Task instructions:
a: In the Polygraphy issue report, why does loading the 2nd input sample overwrite the tensors of the 1st input sample?
b: Write out the part of the Polygraphy issue report that opens with the words containing "Underlying issues in" and closes with "list (line 48).".
c: Summarize the Polygraphy issue report in three sentences.

Source excerpt:
>> Start
Polygraphy only supports a single input sample (iteration) during debug reduce
Description
The Polygraphy CLI examples show how to implement a custom data loader script. In that example, the custom data loader returns a generator which yields 5 distinct input samples.
Another CLI tutorial describes how to reduce failing ONNX models using debug reduce. That tutorial mentions:
Though we're using a file here, input data can be provided via any other Polygraphy data loader argument covered in the CLI user guide.
However, the tutorial does not mention that debug reduce does not support custom data loader scripts which return more than 1 input sample/iteration.
As the code does not check for the existence of multiple input sample, instead of printing an error message, it fails silently by using wrong intermediate results during the comparison, which leads to incorrect comparison results (e.g. comparison failing, even though it should succeed, or vice versa), and wrong subgraphs being identified as faulty.
Underlying issues in polygraphy
The following two underlying issues are contributing to the described behavior:
1.) Initialization bug in polygraphy data to-input
Step 2 of the tutorial on reducing failing ONNX models relies on the polygraphy data to-input sub-tool. There is a bug in the tool that causes it to generate an incorrect layerwise_inputs.json when the custom data loader returns more than 1 input sample (=iteration):
https://github.com/NVIDIA/TensorRT/blob/a833f79454d313c259a561704b655be21eb30c15/tools/Polygraphy/polygraphy/tools/data/subtool/to_input.py#L48-L64
Here, the padding in line 61 is performed incorrectly. Note that this line is always executed, since initially, inputs is initialized with an empty list (line 48).
Instead of creating a new, empty OrderedDict for each input sample, e.g. using a list comprehension over range(len(new_inputs) - len(inputs)), the multiplication of the list [OrderedDict()] by a scalar leads to the same dictionary instance being inserted into the list N times. This means that when e.g. the 2nd input sample is being loaded into the dict using inp.update(new_inp), the tensors of the 1st input sample will erroneously get overwritten.
Thus, the layerwise intermediate input tensors stored in layerwise_inputs.json will (wrongly) be identical across all iterations. However, the corresponding golden output tensors stored in layerwise_golden.json (used in step 3 of the tutorial) correctly vary across iterations/input samples. Therefore, the comparison will be executed incorrectly, and any root cause analysis of failing ONNX subgraphs will mis-lead to wrong conclusions when using more than 1 input sample.
>> End
Information supplied:
>> Start
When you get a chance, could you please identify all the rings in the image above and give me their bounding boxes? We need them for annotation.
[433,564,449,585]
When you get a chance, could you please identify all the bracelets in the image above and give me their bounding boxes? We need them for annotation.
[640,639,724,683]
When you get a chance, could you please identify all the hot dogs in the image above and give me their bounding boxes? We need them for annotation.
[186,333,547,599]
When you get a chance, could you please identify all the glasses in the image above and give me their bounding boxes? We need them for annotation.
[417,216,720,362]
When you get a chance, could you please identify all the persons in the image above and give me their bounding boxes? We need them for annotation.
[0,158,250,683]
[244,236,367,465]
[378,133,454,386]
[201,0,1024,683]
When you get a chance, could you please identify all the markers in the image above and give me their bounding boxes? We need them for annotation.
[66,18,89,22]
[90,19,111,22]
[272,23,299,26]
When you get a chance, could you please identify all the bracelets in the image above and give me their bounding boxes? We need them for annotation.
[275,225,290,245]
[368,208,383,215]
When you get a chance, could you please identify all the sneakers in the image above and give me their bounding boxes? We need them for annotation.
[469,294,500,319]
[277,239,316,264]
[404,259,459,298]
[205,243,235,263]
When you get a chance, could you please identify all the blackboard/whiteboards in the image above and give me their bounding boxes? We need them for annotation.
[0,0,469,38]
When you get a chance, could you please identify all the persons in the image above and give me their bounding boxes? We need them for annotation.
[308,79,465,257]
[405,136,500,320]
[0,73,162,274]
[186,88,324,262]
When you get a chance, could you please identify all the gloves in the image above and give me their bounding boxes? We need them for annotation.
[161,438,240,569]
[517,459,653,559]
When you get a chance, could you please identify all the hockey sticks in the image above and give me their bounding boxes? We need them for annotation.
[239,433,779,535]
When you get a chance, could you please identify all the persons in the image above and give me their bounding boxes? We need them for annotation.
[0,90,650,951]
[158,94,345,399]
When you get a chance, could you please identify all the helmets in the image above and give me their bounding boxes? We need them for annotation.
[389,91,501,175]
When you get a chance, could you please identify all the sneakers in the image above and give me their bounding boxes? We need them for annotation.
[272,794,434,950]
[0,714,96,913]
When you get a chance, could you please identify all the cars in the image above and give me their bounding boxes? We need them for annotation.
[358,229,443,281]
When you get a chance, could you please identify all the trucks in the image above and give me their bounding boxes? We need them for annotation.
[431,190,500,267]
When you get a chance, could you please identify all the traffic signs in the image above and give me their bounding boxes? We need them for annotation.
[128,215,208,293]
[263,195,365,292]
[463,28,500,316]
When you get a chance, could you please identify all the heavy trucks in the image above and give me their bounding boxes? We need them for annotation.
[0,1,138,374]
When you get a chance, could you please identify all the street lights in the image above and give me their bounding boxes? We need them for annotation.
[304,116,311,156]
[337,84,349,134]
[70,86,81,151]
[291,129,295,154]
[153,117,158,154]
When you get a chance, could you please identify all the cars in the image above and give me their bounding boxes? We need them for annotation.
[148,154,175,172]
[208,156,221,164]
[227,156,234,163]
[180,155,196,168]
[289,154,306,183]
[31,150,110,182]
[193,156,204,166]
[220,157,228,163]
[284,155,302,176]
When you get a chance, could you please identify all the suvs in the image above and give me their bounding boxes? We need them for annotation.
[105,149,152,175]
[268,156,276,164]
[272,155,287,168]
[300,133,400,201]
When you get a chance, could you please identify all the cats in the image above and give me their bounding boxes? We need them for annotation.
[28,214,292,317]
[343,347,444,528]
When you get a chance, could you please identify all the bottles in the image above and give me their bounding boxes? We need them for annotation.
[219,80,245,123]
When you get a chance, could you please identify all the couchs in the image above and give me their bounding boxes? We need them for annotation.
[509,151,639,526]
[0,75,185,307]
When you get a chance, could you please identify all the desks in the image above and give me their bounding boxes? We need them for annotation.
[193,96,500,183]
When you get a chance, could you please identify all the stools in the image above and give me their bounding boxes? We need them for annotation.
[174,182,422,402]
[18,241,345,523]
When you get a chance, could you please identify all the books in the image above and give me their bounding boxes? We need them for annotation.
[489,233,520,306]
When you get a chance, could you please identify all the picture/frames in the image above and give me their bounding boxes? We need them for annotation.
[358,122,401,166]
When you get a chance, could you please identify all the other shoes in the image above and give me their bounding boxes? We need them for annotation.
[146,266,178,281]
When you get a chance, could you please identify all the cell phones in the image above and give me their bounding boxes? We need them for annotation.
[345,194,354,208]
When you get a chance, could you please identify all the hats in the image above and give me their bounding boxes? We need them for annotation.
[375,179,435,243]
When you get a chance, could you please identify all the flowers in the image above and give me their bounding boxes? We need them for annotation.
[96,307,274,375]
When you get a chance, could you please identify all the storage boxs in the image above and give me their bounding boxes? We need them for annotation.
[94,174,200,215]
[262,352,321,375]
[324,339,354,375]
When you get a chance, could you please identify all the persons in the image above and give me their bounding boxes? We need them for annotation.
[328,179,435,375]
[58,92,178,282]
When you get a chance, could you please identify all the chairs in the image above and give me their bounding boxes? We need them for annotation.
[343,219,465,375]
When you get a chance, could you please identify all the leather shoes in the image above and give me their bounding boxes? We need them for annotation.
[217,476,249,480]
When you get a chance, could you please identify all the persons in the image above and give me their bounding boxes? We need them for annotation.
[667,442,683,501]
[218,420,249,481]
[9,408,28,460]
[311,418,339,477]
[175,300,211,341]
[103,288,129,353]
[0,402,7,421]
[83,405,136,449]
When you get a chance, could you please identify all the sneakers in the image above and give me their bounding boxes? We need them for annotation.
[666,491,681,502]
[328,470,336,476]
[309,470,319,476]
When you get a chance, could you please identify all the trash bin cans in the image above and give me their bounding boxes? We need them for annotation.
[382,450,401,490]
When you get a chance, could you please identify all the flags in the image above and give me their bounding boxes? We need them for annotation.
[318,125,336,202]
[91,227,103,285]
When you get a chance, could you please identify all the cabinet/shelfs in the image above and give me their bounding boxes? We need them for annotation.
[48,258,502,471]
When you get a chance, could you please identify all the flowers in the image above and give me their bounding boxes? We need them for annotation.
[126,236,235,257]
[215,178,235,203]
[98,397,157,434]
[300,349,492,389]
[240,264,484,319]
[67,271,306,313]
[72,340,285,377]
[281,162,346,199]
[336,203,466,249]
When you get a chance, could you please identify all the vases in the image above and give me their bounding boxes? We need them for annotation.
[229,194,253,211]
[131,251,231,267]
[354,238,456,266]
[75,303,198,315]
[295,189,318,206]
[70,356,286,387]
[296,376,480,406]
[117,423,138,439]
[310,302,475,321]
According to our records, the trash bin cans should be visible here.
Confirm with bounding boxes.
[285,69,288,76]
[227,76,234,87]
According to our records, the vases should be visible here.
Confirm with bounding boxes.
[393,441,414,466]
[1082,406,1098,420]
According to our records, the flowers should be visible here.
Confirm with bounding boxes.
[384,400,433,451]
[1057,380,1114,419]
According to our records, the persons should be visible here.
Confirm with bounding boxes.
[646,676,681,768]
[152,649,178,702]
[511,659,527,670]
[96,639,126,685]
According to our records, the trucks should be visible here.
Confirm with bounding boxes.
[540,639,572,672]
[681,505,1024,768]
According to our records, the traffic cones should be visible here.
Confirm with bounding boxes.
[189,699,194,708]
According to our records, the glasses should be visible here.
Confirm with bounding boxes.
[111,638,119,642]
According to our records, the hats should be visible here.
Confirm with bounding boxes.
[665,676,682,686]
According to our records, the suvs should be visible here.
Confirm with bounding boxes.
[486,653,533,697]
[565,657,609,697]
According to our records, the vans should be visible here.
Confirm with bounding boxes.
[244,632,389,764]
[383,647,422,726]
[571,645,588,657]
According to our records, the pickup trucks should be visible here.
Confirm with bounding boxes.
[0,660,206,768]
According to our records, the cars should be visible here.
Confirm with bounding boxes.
>> End
Complete answers:
a: The padding multiplies the list [OrderedDict()] by a scalar, which inserts the same dictionary instance into the list N times instead of creating a new, empty OrderedDict for each input sample. So when the 2nd input sample is loaded into the dict with inp.update(new_inp), it updates the same dictionary that holds the 1st sample's tensors and overwrites them.

b:
Underlying issues in polygraphy
The following two underlying issues are contributing to the described behavior:
1.) Initialization bug in polygraphy data to-input
Step 2 of the tutorial on reducing failing ONNX models relies on the polygraphy data to-input sub-tool. There is a bug in the tool that causes it to generate an incorrect layerwise_inputs.json when the custom data loader returns more than 1 input sample (=iteration):
https://github.com/NVIDIA/TensorRT/blob/a833f79454d313c259a561704b655be21eb30c15/tools/Polygraphy/polygraphy/tools/data/subtool/to_input.py#L48-L64
Here, the padding in line 61 is performed incorrectly. Note that this line is always executed, since initially, inputs is initialized with an empty list (line 48).

c: Polygraphy's debug reduce does not support custom data loader scripts that return more than one input sample, and the tutorial on reducing failing ONNX models does not mention this. Rather than printing an error, it fails silently by using wrong intermediate results during the comparison, which produces incorrect comparison results and identifies the wrong subgraphs as faulty. One underlying cause is a bug in the polygraphy data to-input sub-tool: its padding inserts the same OrderedDict instance multiple times, so layerwise_inputs.json holds identical input tensors across all iterations while the golden outputs in layerwise_golden.json correctly vary.